Required task: Copy out all of the records below word for word, leaving out the pictures.

==== Given records

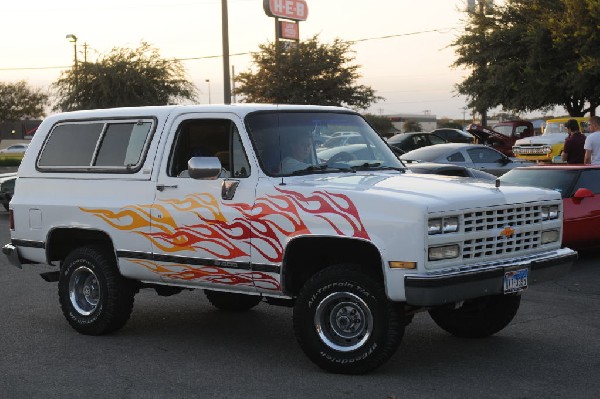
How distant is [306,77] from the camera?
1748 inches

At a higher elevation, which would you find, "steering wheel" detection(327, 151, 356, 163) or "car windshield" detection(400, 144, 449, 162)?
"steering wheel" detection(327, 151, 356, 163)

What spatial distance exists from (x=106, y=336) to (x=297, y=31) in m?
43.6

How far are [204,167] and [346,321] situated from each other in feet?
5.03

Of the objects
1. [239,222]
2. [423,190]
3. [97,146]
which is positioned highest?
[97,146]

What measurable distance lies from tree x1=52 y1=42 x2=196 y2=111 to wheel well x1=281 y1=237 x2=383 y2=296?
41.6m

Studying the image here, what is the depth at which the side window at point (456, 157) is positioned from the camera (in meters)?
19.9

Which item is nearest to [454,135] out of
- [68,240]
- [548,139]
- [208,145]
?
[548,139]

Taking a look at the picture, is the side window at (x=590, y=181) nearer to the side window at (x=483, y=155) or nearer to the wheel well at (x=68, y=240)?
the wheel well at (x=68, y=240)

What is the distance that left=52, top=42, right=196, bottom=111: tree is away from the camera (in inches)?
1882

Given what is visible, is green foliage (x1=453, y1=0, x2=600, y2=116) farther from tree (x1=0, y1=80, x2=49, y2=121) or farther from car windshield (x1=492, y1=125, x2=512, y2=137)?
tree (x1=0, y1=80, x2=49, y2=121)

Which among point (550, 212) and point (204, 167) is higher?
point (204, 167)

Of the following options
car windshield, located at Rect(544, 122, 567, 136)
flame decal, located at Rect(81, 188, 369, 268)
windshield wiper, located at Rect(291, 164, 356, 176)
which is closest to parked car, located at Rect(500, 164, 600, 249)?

========

The completed task:
How distant is [306,77] from the camera?
1748 inches

At a higher elevation, which would you find, "steering wheel" detection(327, 151, 356, 163) or "car windshield" detection(400, 144, 449, 162)?
"steering wheel" detection(327, 151, 356, 163)

What spatial distance exists from (x=106, y=336) to (x=297, y=31) in m?
43.6

How far are [204,167] and [346,321] situated from each other in feet?
5.03

Of the objects
1. [239,222]
2. [423,190]
3. [97,146]
which is positioned highest?
[97,146]

What measurable distance lies from tree x1=52 y1=42 x2=196 y2=111 to wheel well x1=281 y1=237 x2=383 y2=296?
41.6m

Studying the image here, what is the depth at which the side window at point (456, 157) is positioned from the camera (in meters)?
19.9

Which item is nearest to [454,135] out of
- [68,240]
- [548,139]
- [208,145]
?
[548,139]

Taking a look at the picture, is the side window at (x=590, y=181) nearer to the side window at (x=483, y=155) or nearer to the wheel well at (x=68, y=240)?
the wheel well at (x=68, y=240)

What is the distance that left=52, top=42, right=196, bottom=111: tree is away from the camera (in inches)?
1882

Given what is visible, is green foliage (x1=453, y1=0, x2=600, y2=116) farther from tree (x1=0, y1=80, x2=49, y2=121) or farther from car windshield (x1=492, y1=125, x2=512, y2=137)?
tree (x1=0, y1=80, x2=49, y2=121)

Which among point (550, 212) and point (204, 167) is higher?
point (204, 167)

Of the following options
car windshield, located at Rect(544, 122, 567, 136)
flame decal, located at Rect(81, 188, 369, 268)
windshield wiper, located at Rect(291, 164, 356, 176)
which is closest to parked car, located at Rect(500, 164, 600, 249)?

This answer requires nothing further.